Changing your personality and shedding your ego is a sign of love and will help you grow as a person.
Would you be willing to change your personality to suit your partner better? Most people would answer with a resounding “no.” We like to think of ourselves as unique, and anyone who wants to “change” us clearly isn’t someone who should stick around.
However, to succeed as a couple, a partnership needs to address weaknesses. In fact, it’s the best thing that you can do for a relationship.
Being willing to make changes in your life is a way of showing your love for your partner.
As we’ve discovered, we’re all trying to fulfill our childhood needs. So by meeting your partner’s requests, such as being a tidier person at home, you're fulfilling your partner’s childhood needs and showing your partner the love they crave.
Making changes to suit your partner of course doesn’t mean you need to become a completely different person! Rather, a readiness to make a change, like being more emotionally supportive, is what’s important. The fact that you make an effort is the best sign of love for a partner.
There are other benefits, too. Working to change your personality can help you shed egotistical behaviors. In doing so, you may begin to feel universal brotherly love, known as agape. But first your ego must “die” so you can feel compassionate toward every person.
However, the ego won’t disappear if you don’t change. And change is scary, as it can seem as if you’re losing your personality. There’s no need to be afraid though; it’s not a real death you’re experiencing, but simply the death of your ego.
By ridding yourself of your ego and opening to the emotional needs of others, your unconditional love for your partner and humanity can begin to grow.
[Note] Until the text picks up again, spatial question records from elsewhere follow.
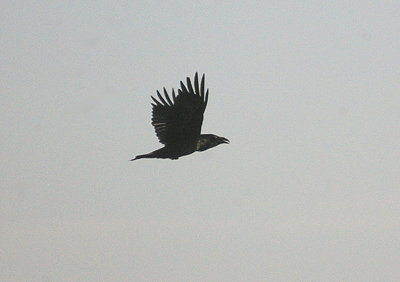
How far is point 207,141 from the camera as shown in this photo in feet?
124

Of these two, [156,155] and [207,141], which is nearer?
[156,155]

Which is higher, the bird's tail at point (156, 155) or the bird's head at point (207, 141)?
the bird's head at point (207, 141)

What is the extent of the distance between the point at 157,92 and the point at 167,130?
1.14m

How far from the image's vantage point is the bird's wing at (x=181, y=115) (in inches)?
1431

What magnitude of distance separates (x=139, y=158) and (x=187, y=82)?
2502mm

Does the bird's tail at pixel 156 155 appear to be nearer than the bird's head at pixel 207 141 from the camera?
Yes

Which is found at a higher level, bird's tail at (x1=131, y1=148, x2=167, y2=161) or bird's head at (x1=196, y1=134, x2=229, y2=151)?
bird's head at (x1=196, y1=134, x2=229, y2=151)

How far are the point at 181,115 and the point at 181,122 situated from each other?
25 cm

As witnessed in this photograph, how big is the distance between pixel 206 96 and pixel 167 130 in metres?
1.66

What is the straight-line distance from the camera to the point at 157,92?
1451 inches

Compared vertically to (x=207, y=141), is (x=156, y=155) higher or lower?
lower

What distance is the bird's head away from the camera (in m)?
37.7

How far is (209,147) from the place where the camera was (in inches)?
1492

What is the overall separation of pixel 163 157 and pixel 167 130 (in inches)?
29.8
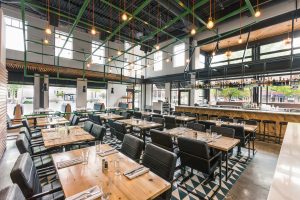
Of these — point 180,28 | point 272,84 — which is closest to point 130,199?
point 272,84

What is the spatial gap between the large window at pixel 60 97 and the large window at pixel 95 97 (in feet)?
3.96

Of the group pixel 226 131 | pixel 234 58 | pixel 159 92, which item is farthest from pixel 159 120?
pixel 159 92

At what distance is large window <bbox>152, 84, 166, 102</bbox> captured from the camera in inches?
484

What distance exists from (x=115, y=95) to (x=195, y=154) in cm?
1082

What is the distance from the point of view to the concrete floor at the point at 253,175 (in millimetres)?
2629

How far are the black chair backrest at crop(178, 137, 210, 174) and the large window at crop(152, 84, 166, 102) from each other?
30.6ft

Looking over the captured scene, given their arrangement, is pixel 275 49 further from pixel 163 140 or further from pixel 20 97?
pixel 20 97

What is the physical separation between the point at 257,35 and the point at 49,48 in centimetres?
1213

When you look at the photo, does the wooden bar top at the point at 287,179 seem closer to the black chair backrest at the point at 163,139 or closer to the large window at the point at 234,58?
the black chair backrest at the point at 163,139

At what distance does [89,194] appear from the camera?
132cm

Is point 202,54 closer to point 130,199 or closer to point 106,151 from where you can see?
point 106,151

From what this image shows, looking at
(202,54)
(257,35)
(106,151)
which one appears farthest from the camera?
(202,54)

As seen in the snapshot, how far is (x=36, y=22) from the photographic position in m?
8.85

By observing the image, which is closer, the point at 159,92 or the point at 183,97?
the point at 183,97
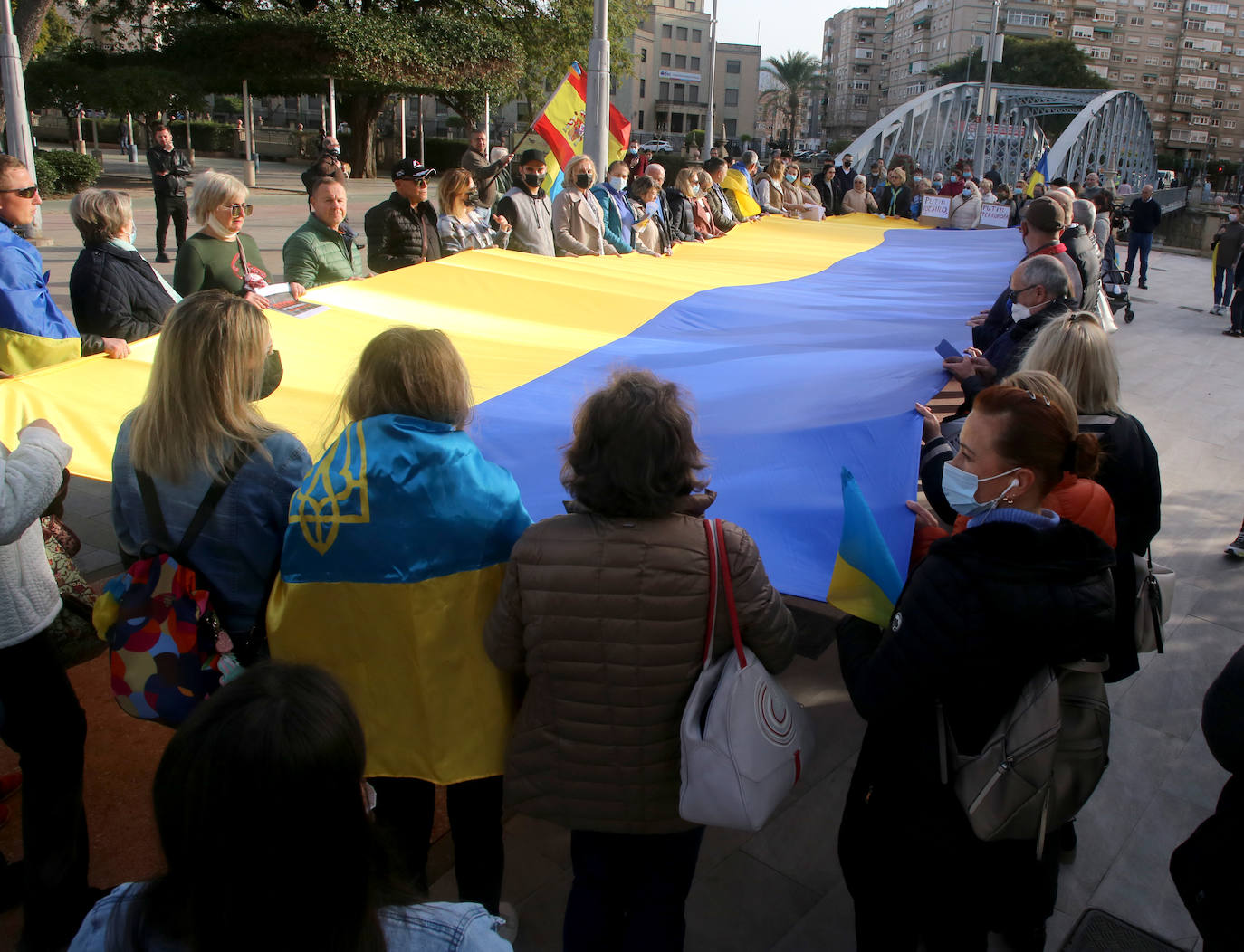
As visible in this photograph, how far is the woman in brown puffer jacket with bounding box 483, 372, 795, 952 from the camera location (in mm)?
1811

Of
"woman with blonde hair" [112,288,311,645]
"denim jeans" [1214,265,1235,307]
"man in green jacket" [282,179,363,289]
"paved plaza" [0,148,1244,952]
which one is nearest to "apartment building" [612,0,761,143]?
"denim jeans" [1214,265,1235,307]

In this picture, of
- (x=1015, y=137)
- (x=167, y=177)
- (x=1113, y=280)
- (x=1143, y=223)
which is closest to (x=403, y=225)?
(x=167, y=177)

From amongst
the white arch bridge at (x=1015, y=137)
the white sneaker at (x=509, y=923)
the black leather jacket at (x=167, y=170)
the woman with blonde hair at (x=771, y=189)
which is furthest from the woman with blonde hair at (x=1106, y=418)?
the white arch bridge at (x=1015, y=137)

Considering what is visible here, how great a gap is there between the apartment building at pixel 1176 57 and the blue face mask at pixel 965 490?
5149 inches

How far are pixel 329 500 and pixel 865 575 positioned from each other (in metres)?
1.23

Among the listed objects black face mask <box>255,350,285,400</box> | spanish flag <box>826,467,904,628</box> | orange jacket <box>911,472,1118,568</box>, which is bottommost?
spanish flag <box>826,467,904,628</box>

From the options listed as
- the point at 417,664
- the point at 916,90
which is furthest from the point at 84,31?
the point at 916,90

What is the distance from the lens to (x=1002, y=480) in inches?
75.4

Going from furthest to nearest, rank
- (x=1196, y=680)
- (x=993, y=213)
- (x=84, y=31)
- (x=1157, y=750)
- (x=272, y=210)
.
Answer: (x=84, y=31), (x=272, y=210), (x=993, y=213), (x=1196, y=680), (x=1157, y=750)

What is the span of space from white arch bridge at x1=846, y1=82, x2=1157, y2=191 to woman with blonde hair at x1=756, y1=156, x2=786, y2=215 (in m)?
14.3

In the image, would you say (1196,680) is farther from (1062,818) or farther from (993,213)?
(993,213)

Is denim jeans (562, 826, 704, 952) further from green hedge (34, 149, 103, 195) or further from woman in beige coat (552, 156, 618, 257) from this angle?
green hedge (34, 149, 103, 195)

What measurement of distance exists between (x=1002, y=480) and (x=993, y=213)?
46.3 feet

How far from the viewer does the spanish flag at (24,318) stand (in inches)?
133
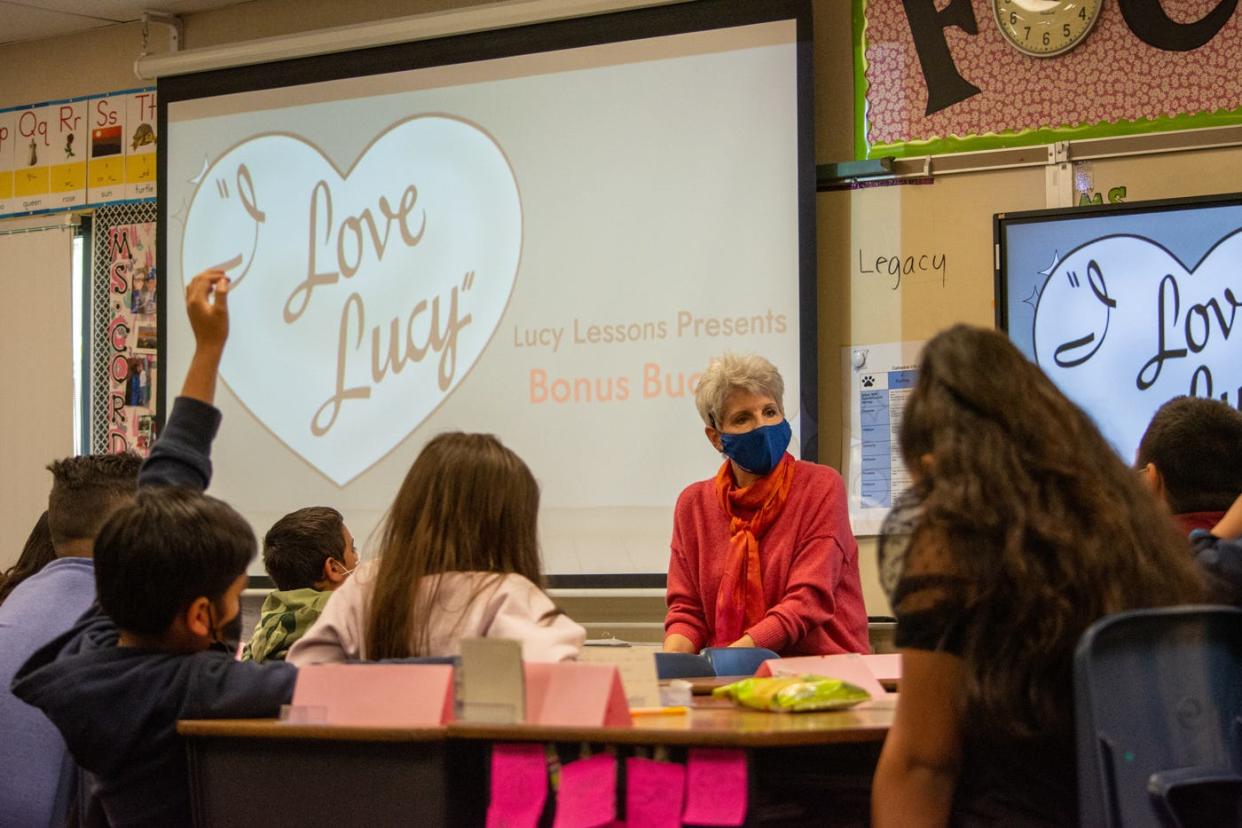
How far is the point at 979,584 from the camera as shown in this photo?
1.42m

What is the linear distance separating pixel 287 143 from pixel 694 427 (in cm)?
180

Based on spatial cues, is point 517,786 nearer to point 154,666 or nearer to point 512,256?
point 154,666

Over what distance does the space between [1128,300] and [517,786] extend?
8.18ft

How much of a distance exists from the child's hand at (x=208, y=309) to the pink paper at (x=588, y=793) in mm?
753

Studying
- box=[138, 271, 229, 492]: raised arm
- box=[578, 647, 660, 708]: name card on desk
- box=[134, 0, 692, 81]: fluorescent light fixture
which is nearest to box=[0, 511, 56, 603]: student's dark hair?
box=[138, 271, 229, 492]: raised arm

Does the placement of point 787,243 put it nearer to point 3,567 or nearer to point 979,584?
point 979,584

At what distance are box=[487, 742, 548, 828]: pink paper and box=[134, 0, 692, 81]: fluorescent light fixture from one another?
9.58ft

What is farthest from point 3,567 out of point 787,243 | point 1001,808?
point 1001,808

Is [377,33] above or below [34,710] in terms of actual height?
above

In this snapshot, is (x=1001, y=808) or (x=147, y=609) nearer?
(x=1001, y=808)

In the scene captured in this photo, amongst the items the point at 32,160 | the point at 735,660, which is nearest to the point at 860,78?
the point at 735,660

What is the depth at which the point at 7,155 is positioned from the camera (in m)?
5.26

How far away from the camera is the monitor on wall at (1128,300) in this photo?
11.1 ft

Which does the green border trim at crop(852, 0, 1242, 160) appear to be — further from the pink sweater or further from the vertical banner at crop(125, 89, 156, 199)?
the vertical banner at crop(125, 89, 156, 199)
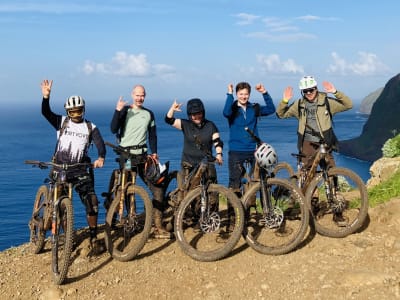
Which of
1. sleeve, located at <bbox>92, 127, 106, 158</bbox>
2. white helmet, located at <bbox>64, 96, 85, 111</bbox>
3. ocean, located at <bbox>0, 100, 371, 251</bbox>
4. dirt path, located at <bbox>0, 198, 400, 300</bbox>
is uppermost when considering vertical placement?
white helmet, located at <bbox>64, 96, 85, 111</bbox>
Also getting angry from time to time is an inevitable part of life. However, when anger turns to rage it can be hurtful to a partner and harmful to a relationship.
One way to avoid this is to use container transactions, which help you harmlessly express anger.
The listening techniques of mirroring, validating and empathizing are all a kind of container transaction. By practicing such techniques, we give a partner the chance to express anger in a controlled environment.
For example, when a partner complains and we empathize instead of fighting back, we help the partner make a container transaction. This subdues the anger by allowing the partner to express it.
Another way to use container transactions is by practicing core-scene therapy.
This approach involves taking harmful arguments and finding ways to rewrite them. It can be especially useful for couples caught in a loop, arguing over the same issues over and over again.
We are all children seeking to heal old wounds. Once you realize this, you can redesign your relationships to help each other, turning a flagging romance into a marriage built on growth and fulfillment. As you change, you’ll begin to understand the power of universal brotherly love and become healers for each other.